On February 24, the U.S. Treasury Department’s Office of Foreign Assets Control (OFAC) announced sanctions against 24 Belarusian individuals and entities due to Belarus’s support for, and facilitation of, Russia’s invasion of Ukraine. The sanctions focus on Belarus’s defense sector and financial institutions, which have close ties to Russia. OFAC stressed that the “Belarusian economy is highly dependent on key Russian financial institutions and their subsidiaries” and that restrictions imposed against the Public Joint Stock Company Sberbank of Russia, VTB Bank Public Joint Stock Company, and State Corporation Bank for Development and Foreign Economic Affairs Vnesheconombank, combined with the new measures taken against Belarusian banks “target nearly one-fifth of the country’s entire financial sector.” Specifically, OFAC designated two significant state-owned banks that directly or indirectly finance or conduct activity on behalf of the Government of Belarus (GoB). “Sanctioning these two GoB-owned banks, in addition to Russia-related restrictions imposed on three other systemically important Belarusian financial institutions, means that a significant portion of the Belarusian financial sector is now subject to U.S. sanctions,” OFAC stated.
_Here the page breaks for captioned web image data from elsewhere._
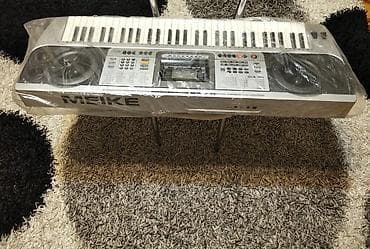 Sintezator, Yamaha, Yeni, Ünvandan götürmə, Pulsuz çatdırılma, Rayonlara çatdırılma — 4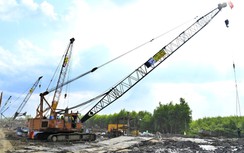 Cà Mau tìm cách tăng tốc giải ngân 10.000 tỷ đồng vốn đầu tư công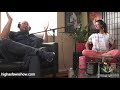 High As Fawx Show Podcast Episode 24 Comedian Richy Leis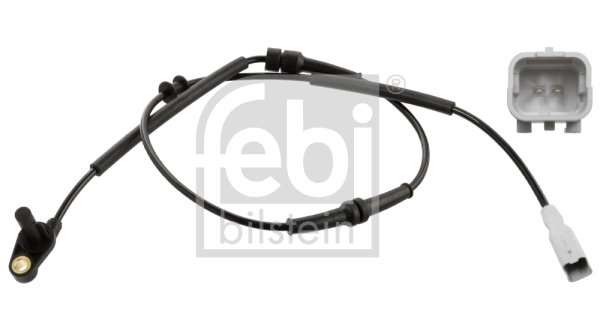 SENZOR ABS FEBI BILSTEIN 106854 - Compatibil cu CITROEN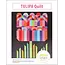 Tulipa Quilt Pattern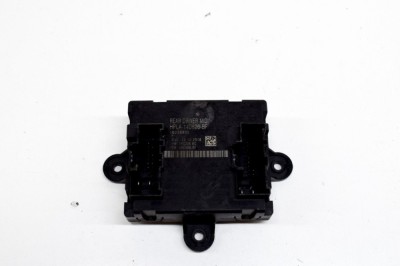 Modul de control ușă dreapta spate JAGUAR F-PACE X761 2019 OEM: 10336935,HPLA-14D620-BF,14C236BC,14C068BF | 14500453 foto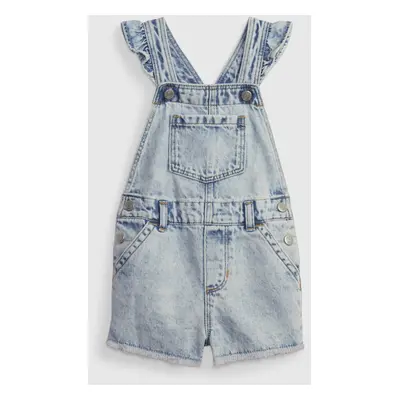 GAP Kids Denim Shorts - Girls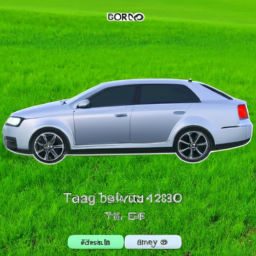 Car model: 2006 Škoda Octavia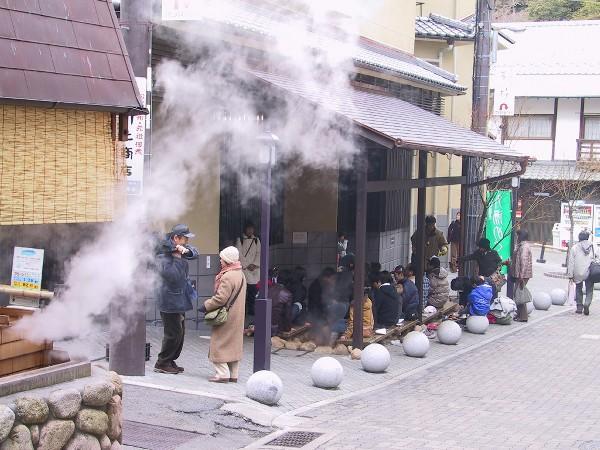 Kadonobo Ryokan Kobe Dış mekan fotoğraf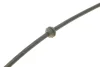 Тормозной шланг (передний) MB M-class (W164)/GL (X164) 05- (545mm) BOSCH 1 987 481 745 (фото 5)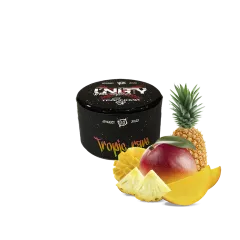 Табак Unity Tropic rave (Тропический сок, 40 г)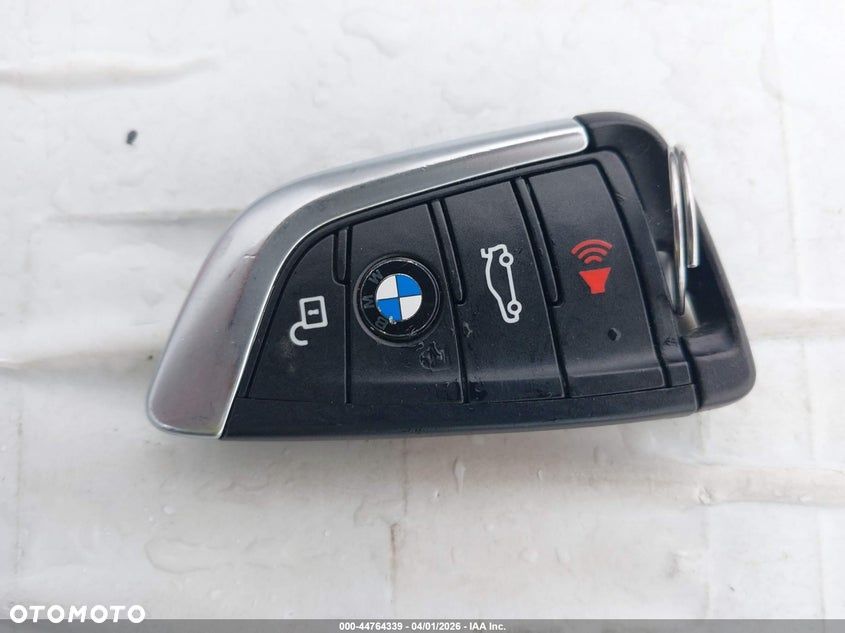 BMW X3 M M40i sport - 10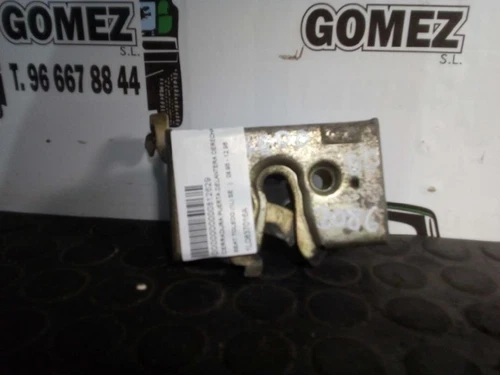 Molle Molloni Sospensioni Anteriori Fiat 600 T 850 900 T E Pulmino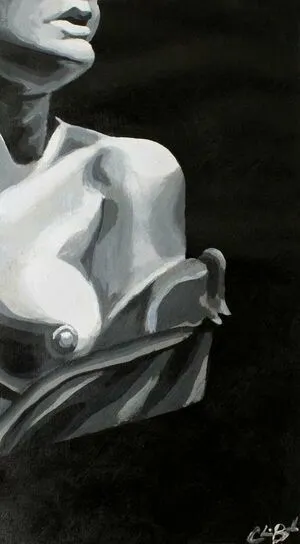 Gray Scale OnlyFans Leaked Free Thumbnail Picture - #AB6rYoJ1Y7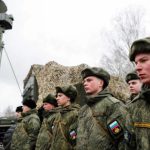 росія розпочала приховану підготовку резервістів для відправлення в Україну, — аналітики ISW - INFBusiness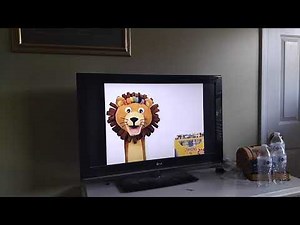 opening to baby Newton 2002 vhs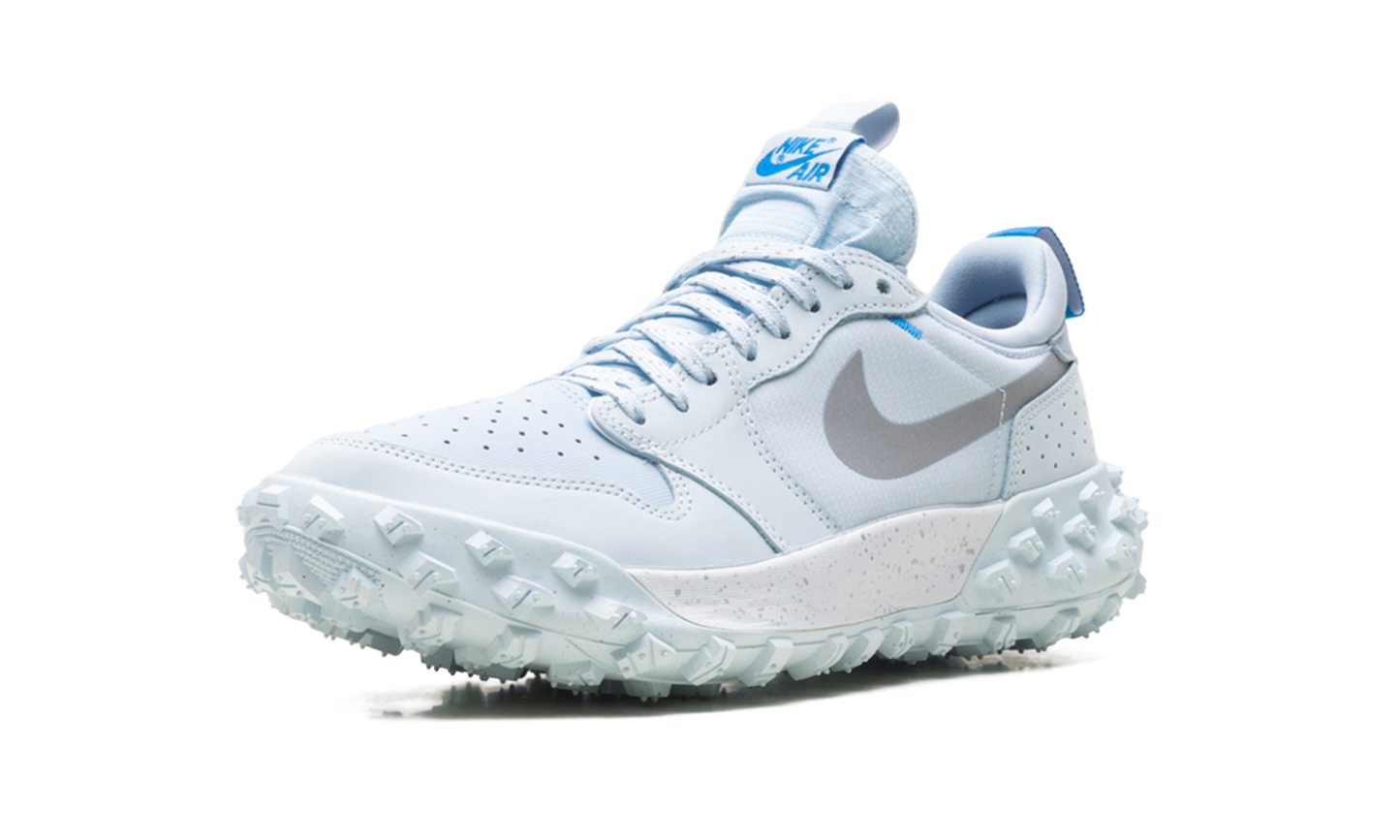 Air Jordan 1 Low Element Gore-Tex Glacier Blue / Silver FV4227 400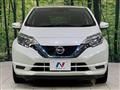 2020 Nissan Note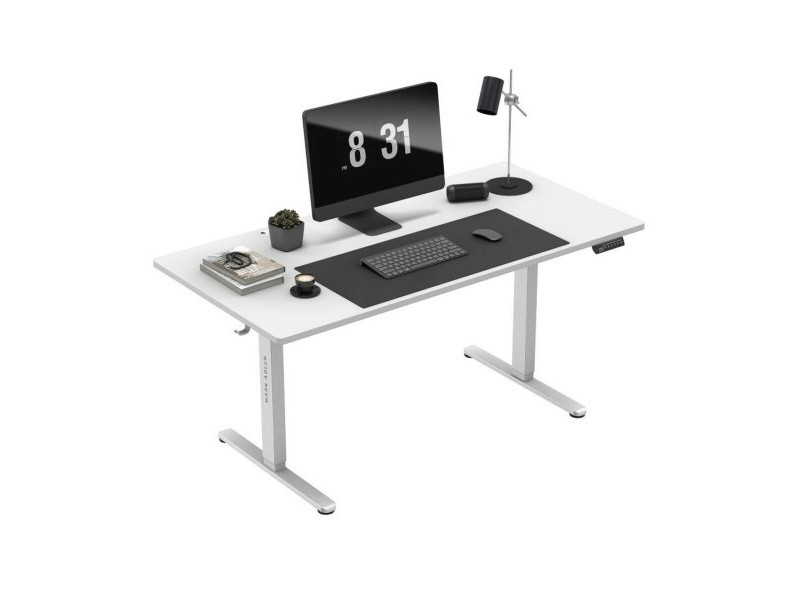 Бюро Mark Adler MA-Leader 7.6 White Бял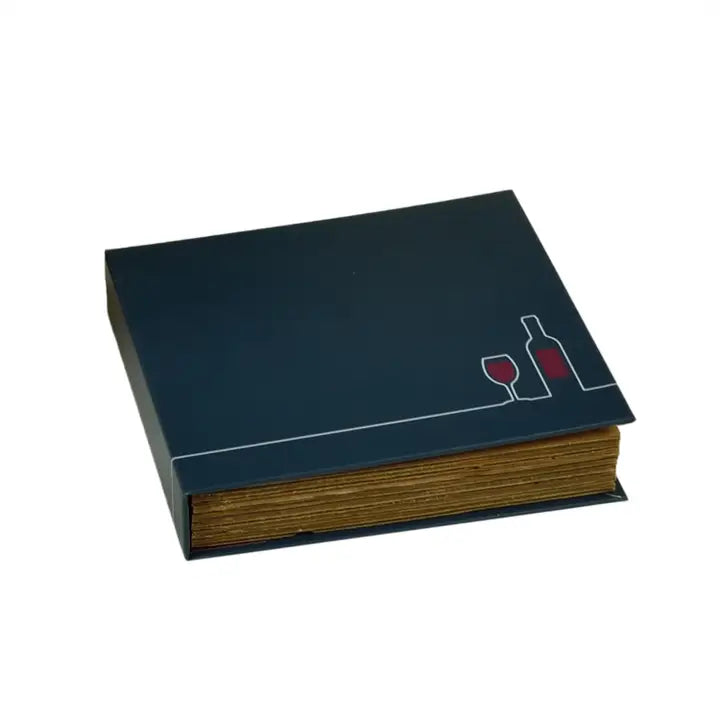 3Pc Wine Accessories Set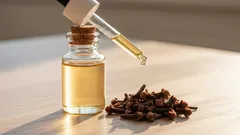 Neilikka löytyy jokaisesta keittiöstä: miten hyödyntää tämän mausteen voimaa ja hyötyjä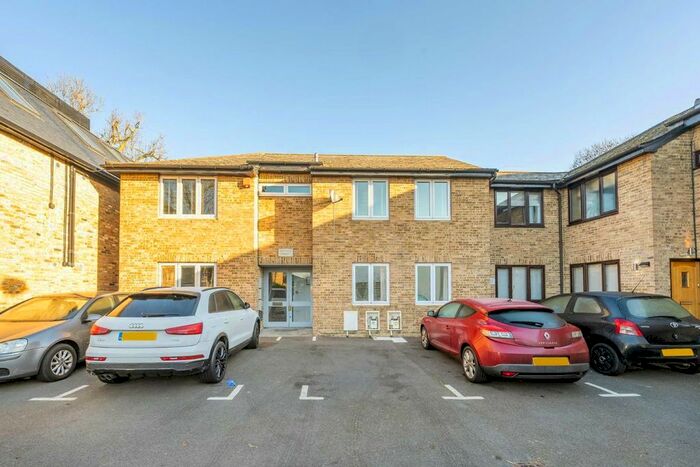 1 Bedroom Flat To Rent In Archer Mews, Hampton Hill, Hampton, TW12
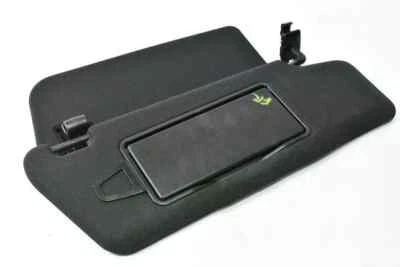 11-17 Mercedes W207 E550 E350 E400 Right Side Sun Visor Shade Sunvisor OEM - Image 1 of 4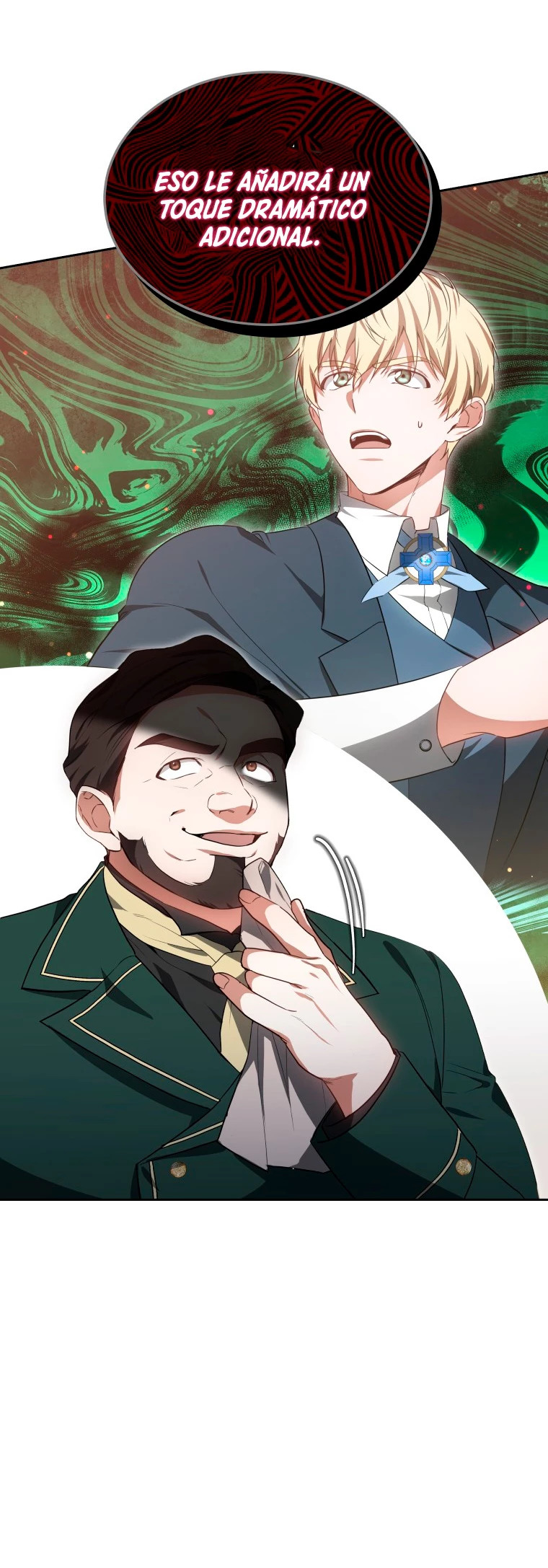 Read Dr Jugador es Manga Online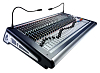 Микшерный пульт Soundcraft GB2-24 - 4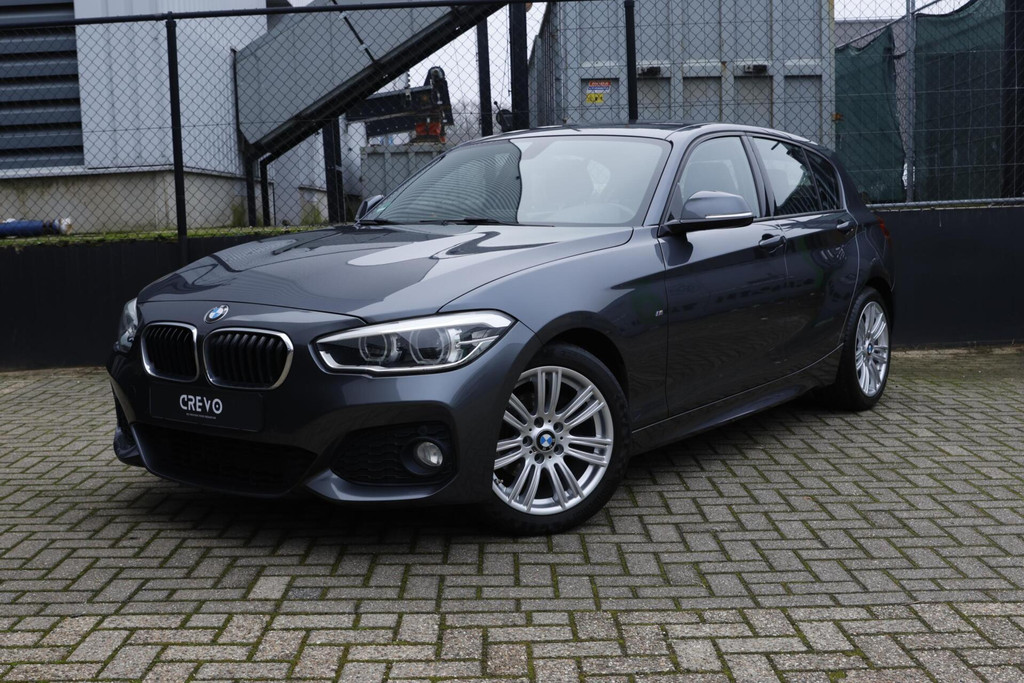 BMW 1 Serie 116i | M-Sport | LCI | LED | Alcantara | 51130337-0.jpg | Crevo Cars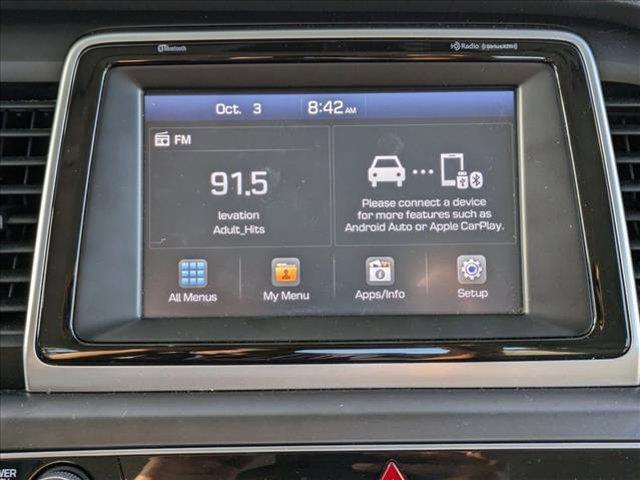 used 2019 Hyundai Sonata car, priced at $14,171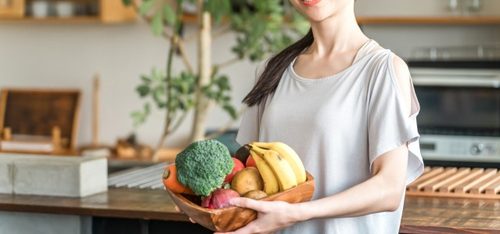 身体に良さそうなものをイメージ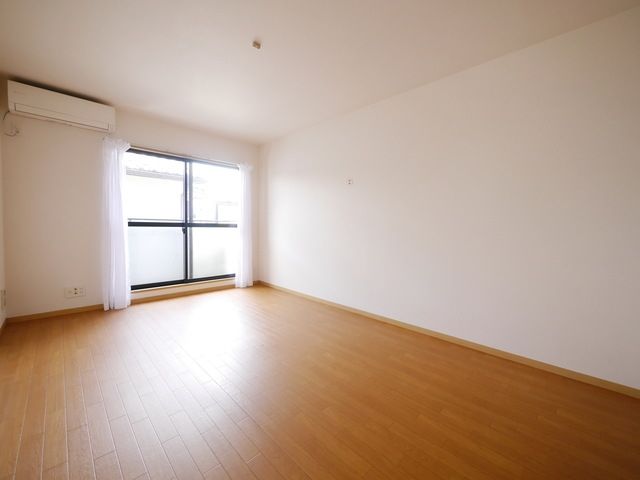 居室・リビング　★お部屋探しはタウンハウジング稲田堤店まで★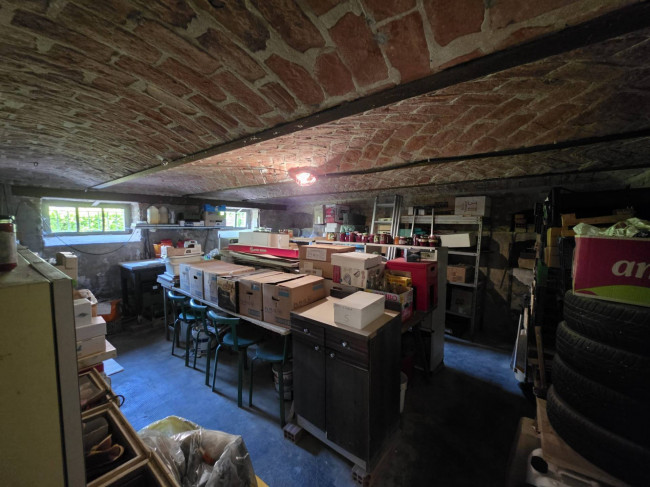 Casa singola in vendita a San Damiano d'Asti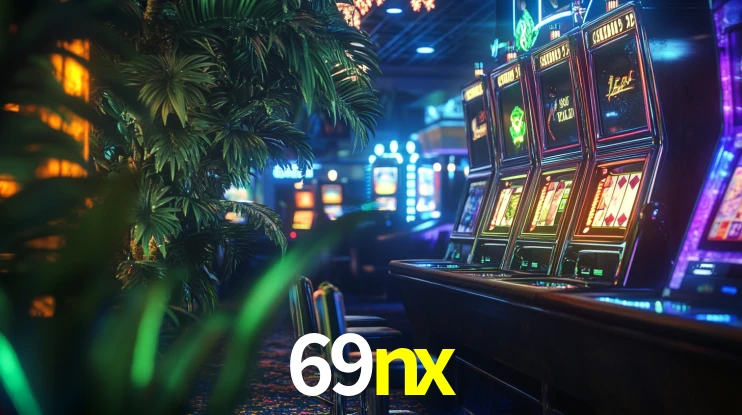 VIP Casino 69nx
As a result of the sanctions, all property and interests in property belonging to the sanctioned individuals and entities that are in the U.S. or in the possession or control of U.S. persons, and “any entities that are owned, directly or indirectly, 50 percent or more” by the blocked persons are blocked and must be reported to OFAC. U.S. persons are prohibited from engaging in any dealings involving the property or interests in property of blocked or designated persons, unless exempt or authorized by a general or specific OFAC license.
In conjunction with the sanctions, OFAC issued numerous related directives and general licenses that provide for multiple exceptions, along with several new and updated frequently asked questions. A Buckley Special Alert provides additional details related to the evolving nature of the U.S. sanctions response to Russia’s invasion of Ukraine.